> Text passage:
● ● ● ● ●

# Any RI guys here? Need info on Auto Rust Technicians in Cranston



## Iceman55 (Jan 4, 2014)

Looking to get 2000 GMC 2500 Frame sandblasted to remove scale and rust and then get it undercoated.

Auto Rust Technicians in Cranston seems to have reasonable prices, anyone know their work?


----------



## quigleysiding (Oct 3, 2009)

A friend just had his chevy done at some place local. They did a great job. Rustproofed his frame , replaced his cab mounts and repaired a couple of other things. Came out really nice. It wasn"t that expensive for all the work he had done. I will find out where he took it and get back at you later on


----------



## Iceman55 (Jan 4, 2014)

thanks Quigley


----------



## ScubaSteve728 (Jan 17, 2012)

● ● ● ● ●

> Raw data:
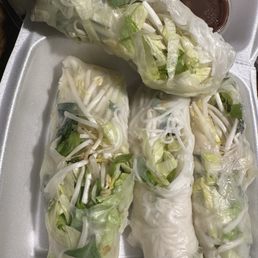 Tofu spring rolls, without the tofu...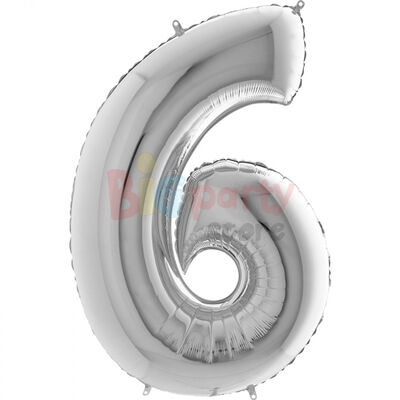 Folyo Balon Grabo 100 Cm Gümüş Rakam 6 -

● ● ● ● ●

> Exercise tasks:
(a) In the forum thread about rust work in Cranston, why does the first poster want the frame of the 2000 GMC 2500 sandblasted?
(b) According to the Cranston rust thread, what did the local shop do for quigleysiding's friend's Chevy besides rustproofing the frame?
(c) Carry on the forum thread about rust work in Cranston from the point where it stops.
The material has no role in any of this.

> Answers to the problems:
(a) The first poster wants the frame sandblasted to remove scale and rust before it gets undercoated.

(b) The shop replaced the cab mounts and repaired a couple of other things.

(c)
they do a very good job but they are pricy but do a good job i remember the frame they had standing up near the highway one side was undercoated one side wasn't 
here is the 2013 price list http://www.autorust.com/images/2013_undercoat_pricing.jpg


----------



## quigleysiding (Oct 3, 2009)

Yup thats the place he took it. They did a real nice job. He said they charged him less than they quoted him. He said that the new cab mounts tighten up the truck and make it feel new again.


----------



## Iceman55 (Jan 4, 2014)

Thanks Guys, I'm down in Connecticut, about 2.5 hours from Newport RI

This will be a spring/summer project after all the snow is done.

Did they do the entire frame? even up around the engine?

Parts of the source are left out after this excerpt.